Sentence structure is central to human language. We understand the difference between the sentences: “Sam is happy because he won the Lottery.” and “Won the Lottery, Sam is happy.” The former follows the rules of the English language; the latter is more likely to be spoken by Yoda in Star Wars.
We are able to understand such simple sentences as well as more complicated ones. However, how do we ensure that a computer (or SkyNet) is able to do so?
Well, this is the job of Natural Language Processing, or NLP for short. My job at Full Fact involves improving their automated factchecking process, and this entails using NLP to process whatever claims that politicians, journalists etc. might make.
If you haven’t read my previous post, our factchecking process can be narrowed down to 3 stages: the first involves using NLP to process the claim while the second involves going to the relevant websites, such as the Office for National Statistics, to get the relevant data. At the last stage, we would present the simplified data in a way that is easy for all of mankind to understand.
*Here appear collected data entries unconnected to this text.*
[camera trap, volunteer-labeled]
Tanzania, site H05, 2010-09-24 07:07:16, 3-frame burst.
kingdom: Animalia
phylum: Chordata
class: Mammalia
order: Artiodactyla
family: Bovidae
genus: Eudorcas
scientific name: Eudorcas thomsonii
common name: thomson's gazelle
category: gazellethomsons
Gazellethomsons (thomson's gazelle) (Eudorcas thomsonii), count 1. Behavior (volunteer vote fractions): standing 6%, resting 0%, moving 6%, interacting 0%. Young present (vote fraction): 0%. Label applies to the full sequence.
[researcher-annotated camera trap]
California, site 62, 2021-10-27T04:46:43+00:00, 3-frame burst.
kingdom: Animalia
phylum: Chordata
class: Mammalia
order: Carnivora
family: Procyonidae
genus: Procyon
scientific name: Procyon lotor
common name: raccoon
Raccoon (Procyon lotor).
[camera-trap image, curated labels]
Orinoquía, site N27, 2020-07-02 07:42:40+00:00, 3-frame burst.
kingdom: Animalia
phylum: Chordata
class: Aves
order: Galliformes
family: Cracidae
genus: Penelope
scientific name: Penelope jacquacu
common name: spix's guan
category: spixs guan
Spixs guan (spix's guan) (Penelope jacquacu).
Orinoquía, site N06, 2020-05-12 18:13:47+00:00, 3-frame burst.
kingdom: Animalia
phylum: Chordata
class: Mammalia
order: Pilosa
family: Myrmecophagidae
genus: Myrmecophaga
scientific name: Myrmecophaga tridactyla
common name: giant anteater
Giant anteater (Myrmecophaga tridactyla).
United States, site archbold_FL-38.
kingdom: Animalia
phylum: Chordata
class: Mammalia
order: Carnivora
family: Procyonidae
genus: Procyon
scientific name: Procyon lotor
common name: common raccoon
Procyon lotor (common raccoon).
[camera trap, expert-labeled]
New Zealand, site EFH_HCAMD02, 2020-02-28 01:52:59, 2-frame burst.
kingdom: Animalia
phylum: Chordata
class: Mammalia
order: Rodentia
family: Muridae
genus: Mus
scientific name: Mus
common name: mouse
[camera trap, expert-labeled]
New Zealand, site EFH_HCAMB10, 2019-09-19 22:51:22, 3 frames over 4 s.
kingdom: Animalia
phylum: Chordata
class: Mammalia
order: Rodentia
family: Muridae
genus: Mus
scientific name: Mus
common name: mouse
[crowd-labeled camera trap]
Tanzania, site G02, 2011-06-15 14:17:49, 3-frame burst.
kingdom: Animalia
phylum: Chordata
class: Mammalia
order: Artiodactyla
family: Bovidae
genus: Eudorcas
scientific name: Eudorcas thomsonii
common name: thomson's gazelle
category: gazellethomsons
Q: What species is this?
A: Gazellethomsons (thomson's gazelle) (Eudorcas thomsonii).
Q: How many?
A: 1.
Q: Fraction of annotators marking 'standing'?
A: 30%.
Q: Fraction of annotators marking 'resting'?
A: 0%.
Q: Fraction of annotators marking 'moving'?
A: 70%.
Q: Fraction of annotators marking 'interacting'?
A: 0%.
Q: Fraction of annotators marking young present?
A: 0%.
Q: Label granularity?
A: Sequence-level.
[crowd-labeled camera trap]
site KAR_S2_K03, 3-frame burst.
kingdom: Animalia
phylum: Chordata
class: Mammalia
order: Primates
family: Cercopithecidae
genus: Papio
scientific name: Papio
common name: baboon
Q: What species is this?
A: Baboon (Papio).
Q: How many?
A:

This week, much of our focus was on the bridge between the first and the second stage. While it might seem feasible on paper, NLP presently has yet to reach the capabilities of Jarvis, Tony Stark’s ultracapable artificial intelligence in Iron Man. We focused on obtaining the keywords from sentences such as ‘GDP rose in 2015’ and then linking these keywords to claims of a certain type. The latter gives us an idea of what data to obtain from the ONS website and then present.
We are still working on this ‘bridge’. While our NLP programme understands a simple sentence like ‘GDP rose in 2015’, it encounters trouble for more complicated sentences like ‘GDP has been rising consistently from 2010 to 2015’. Hopefully this ‘bridge’ in the future would as strong and stable as London Bridge.